Он коротко кивнул, вытащил носовой платок и утер пот со лба.
– Это хорошо, – сказал он. – То есть я имел ввиду – будет сделано.
– А если вдруг начнется заваруха, ни в коем случае не показывайте бляху, – добавил я. – Она здесь – приглашение к убийству.
Мы с Маркусом направились к лестнице, но я оглядел Люциуса еще раз, после чего наклонился к Саре и шепнул ей:
– Присмотришь за ним, хорошо?
Она улыбнулась, но от меня не ускользнуло, что она тоже вся подобралась. Впрочем, в одном я был уверен: что бы ни произошло, это не отразится на ее меткости. И мы вошли внутрь.
В точности не знаю, как там жили доисторические люди, но средний кабак на Пяти Углах, видимо, не многим отличался от их пещер.

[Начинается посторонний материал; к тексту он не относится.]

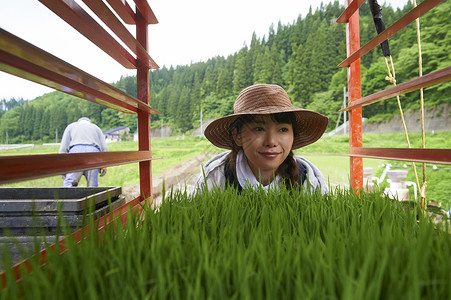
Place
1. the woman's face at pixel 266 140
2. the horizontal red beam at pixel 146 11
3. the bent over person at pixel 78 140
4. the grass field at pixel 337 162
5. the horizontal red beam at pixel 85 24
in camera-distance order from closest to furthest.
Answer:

А тот, куда мы вступили в тот вечер, наверняка был самым средним из всех. Потолок заведения отделяли от пола каких-то восемь футов, не более, поскольку первоначально это место служило подвалом лавке наверху. Окон не было: свет предоставлялся четырьмя закопченными керосиновыми лампами, висевшими под потолком и тускло светившими на то же число длинных низких столов, расставленных двумя рядами. За ними сидели и спали клиенты, все различия возраста, пола и платья коих более чем сглаживались общим состоянием пьяного угара. В тот вечер здесь находилось порядка двадцати человек, но лишь трое из них – двое мужчин и женщина, стонавшая и гоготавшая в ответ на их невнятные заявления, – подавали какие-то признаки жизни. Войдя, мы сразу удостоились от них взглядов, исполненных остекленелой ненависти, и Маркус склонил ко мне голову:
– Сдается мне, – прошептал он, – что главное здесь – двигаться медленно.

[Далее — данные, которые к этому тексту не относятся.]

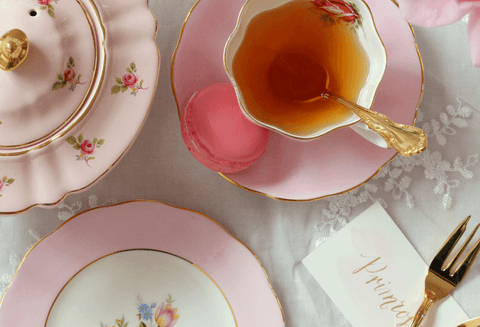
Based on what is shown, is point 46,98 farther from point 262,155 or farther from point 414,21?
point 414,21

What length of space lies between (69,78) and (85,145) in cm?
8

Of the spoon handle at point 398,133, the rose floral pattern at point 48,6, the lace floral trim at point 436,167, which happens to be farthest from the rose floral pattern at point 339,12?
the rose floral pattern at point 48,6

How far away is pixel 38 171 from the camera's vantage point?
0.46 m

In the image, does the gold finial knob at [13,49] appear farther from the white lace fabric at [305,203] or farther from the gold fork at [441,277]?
the gold fork at [441,277]

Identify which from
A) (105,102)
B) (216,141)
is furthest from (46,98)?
(216,141)

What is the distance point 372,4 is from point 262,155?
10.8 inches

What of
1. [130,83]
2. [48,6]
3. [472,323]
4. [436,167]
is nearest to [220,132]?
[130,83]

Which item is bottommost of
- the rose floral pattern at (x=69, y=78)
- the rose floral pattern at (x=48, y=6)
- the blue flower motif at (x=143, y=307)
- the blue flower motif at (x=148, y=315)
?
the blue flower motif at (x=148, y=315)

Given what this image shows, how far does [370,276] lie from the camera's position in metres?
0.63

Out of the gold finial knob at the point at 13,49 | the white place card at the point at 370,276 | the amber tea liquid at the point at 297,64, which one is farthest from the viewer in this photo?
the white place card at the point at 370,276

Я кивнул и мы направились к «бару» – обычной длинной доске, уложенной на два зольных ящика, в дальнем углу. Там перед нами немедленно возникли два стакана, наполненных субстанцией, от которой такие места и получили свое название. Выдохшееся пиво представляло собой отвратительную смесь опивков, слитых из десятков кегов более достойных мест. Я заплатил за эту бурду, но до стакана даже не дотронулся, да и Маркус свой отодвинул. В буфетчике, стоявшем перед нами, росту было около пяти с половиной футов: рыжеватые волосы, такие же усики, а на слегка полоумной физиономии – привычная презрительная гримаса.
– Сталть, пить не будем? – осведомился он.
Я покачал головой:
– Сведения. О клиенте.
– Хрена, – фыркнул рыжий. – Провальте.
Я уронил на стойку пару банкнот.
– Всего пара вопросов.
Буфетчик нервно оглянулся и, видя, что единственное вменяемое трио уже не обращает на нас внимания, смахнул деньги в карман.
– Ну?
Я озвучил имя, но буфетчик на него не отреагировал, однако стоило мне описать высокого человека с дергающимся лицом, по тому, как зажглись и так нездорово блестящие глазки нашего собеседника, мы поняли, что наш друг Митчелл Харпер нас не обманул.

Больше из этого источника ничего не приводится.